Assignment —
Exact copy, pictures excluded: print the lines from the one with "United States, site" through the final line of the records.

━━━ Data for the task ━━━

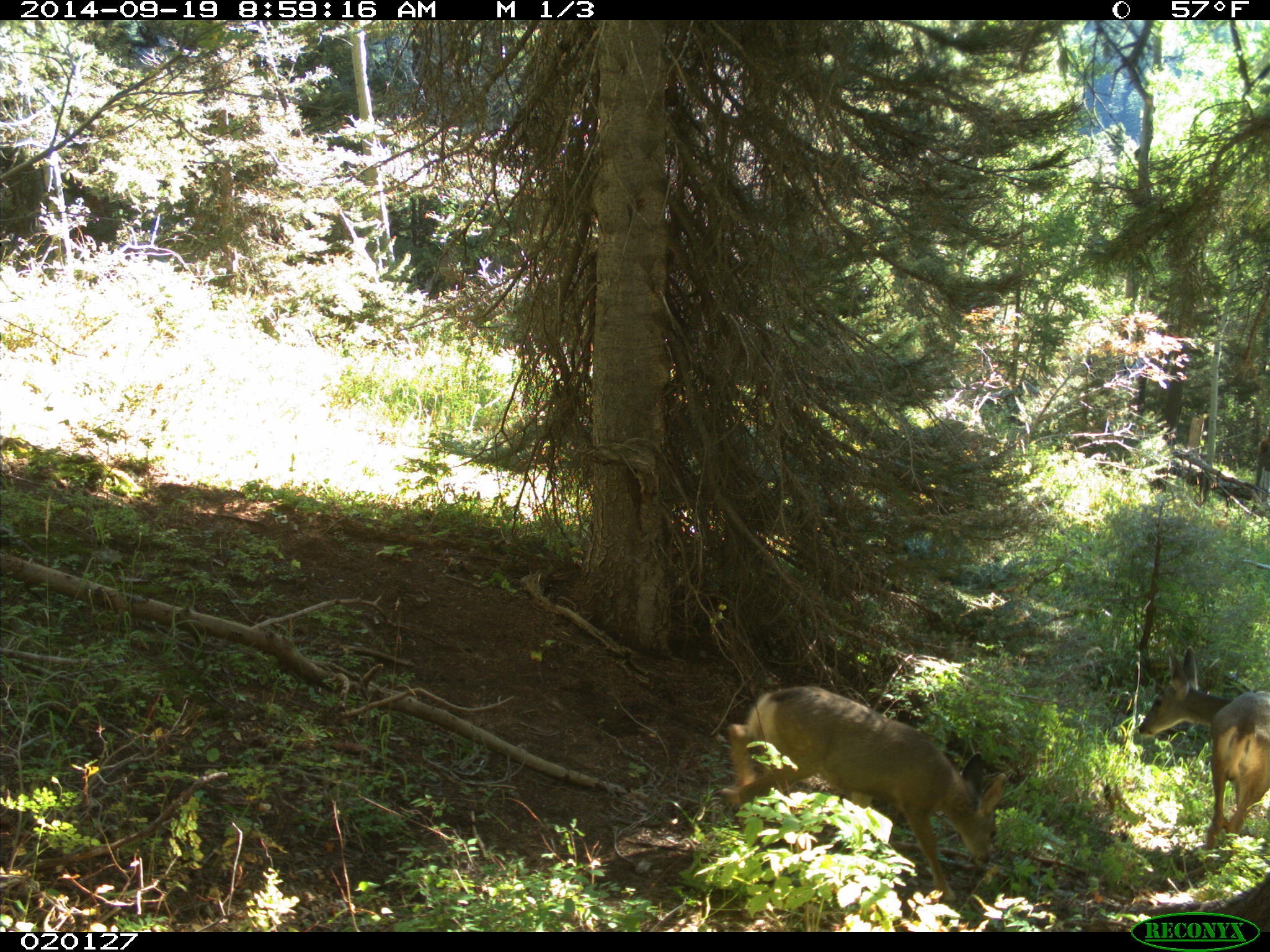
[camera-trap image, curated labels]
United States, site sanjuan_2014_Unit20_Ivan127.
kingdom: Animalia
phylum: Chordata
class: Mammalia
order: Artiodactyla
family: Cervidae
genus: Odocoileus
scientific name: Odocoileus hemionus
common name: mule deer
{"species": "Odocoileus hemionus (mule deer)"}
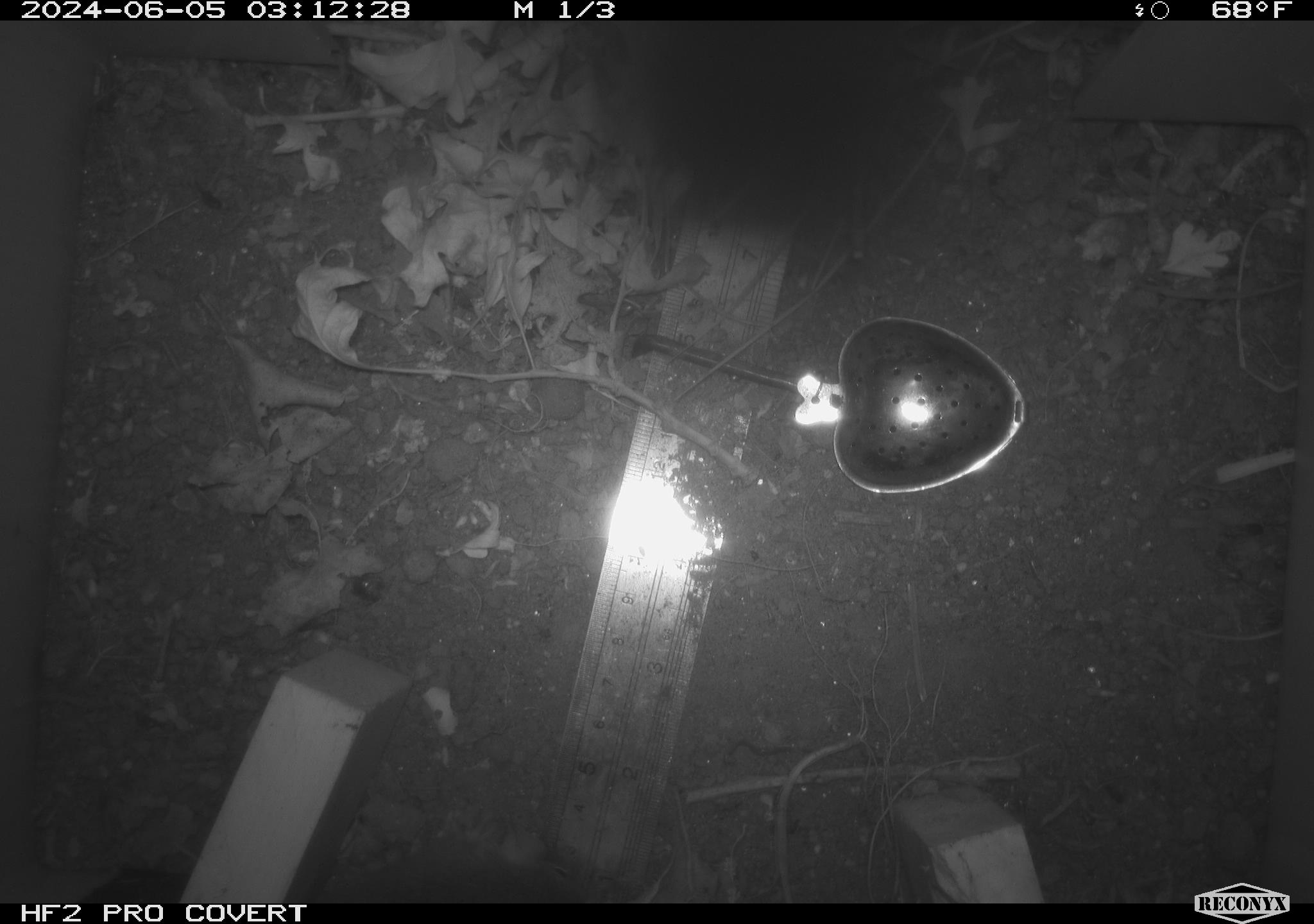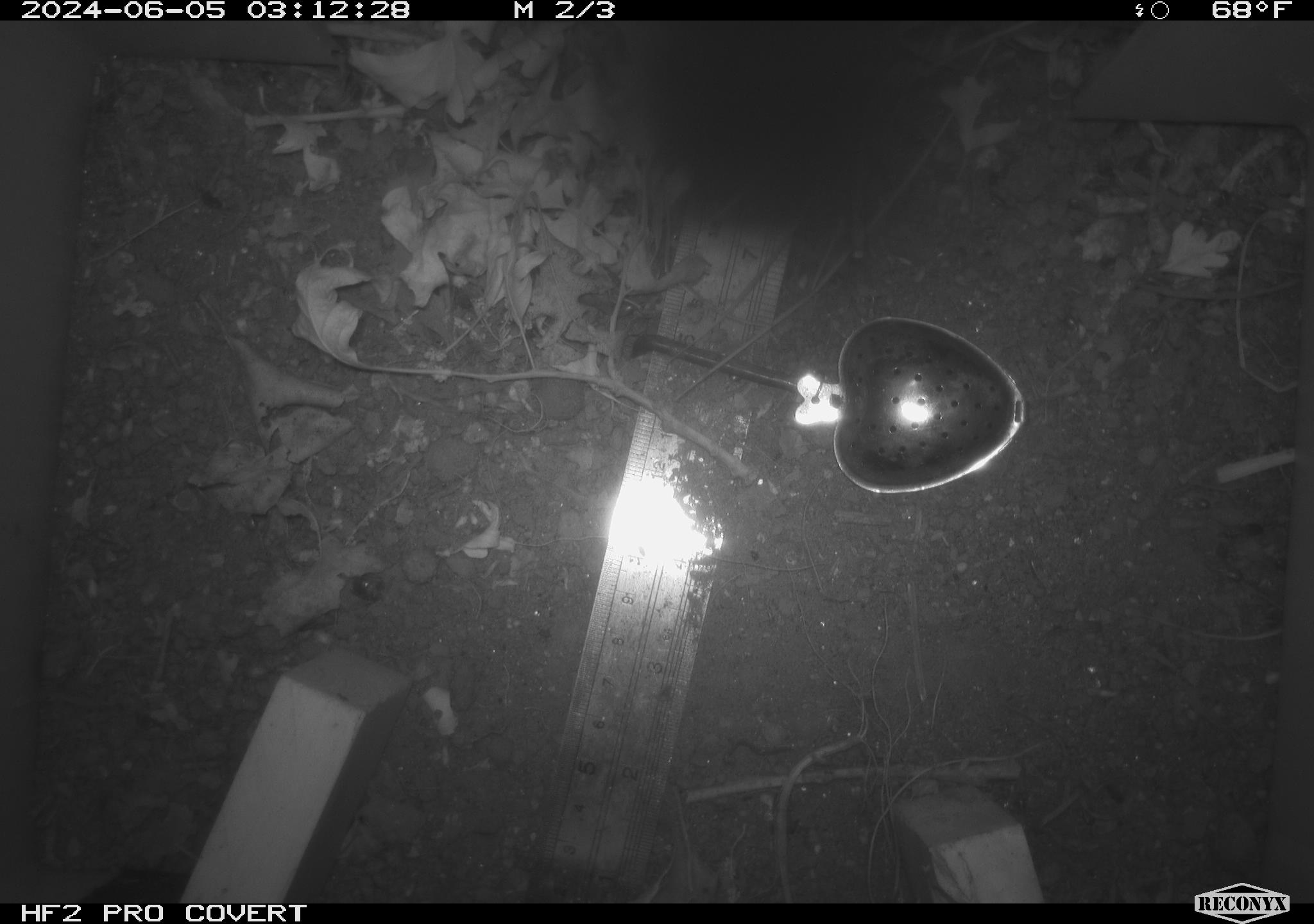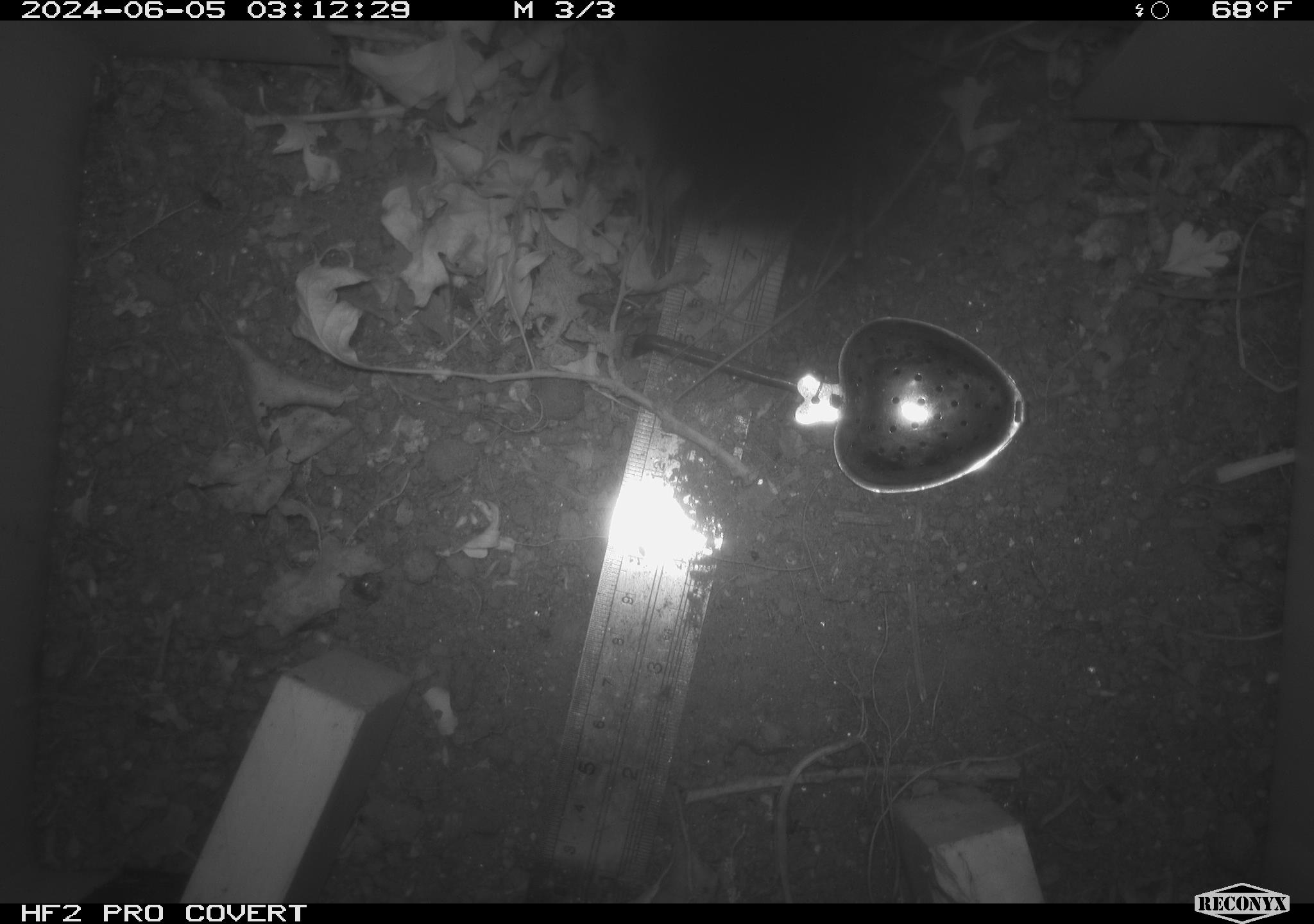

━━━

Written solution —
United States, site sanjuan_2014_Unit20_Ivan127.
kingdom: Animalia
phylum: Chordata
class: Mammalia
order: Artiodactyla
family: Cervidae
genus: Odocoileus
scientific name: Odocoileus hemionus
common name: mule deer
{"species": "Odocoileus hemionus (mule deer)"}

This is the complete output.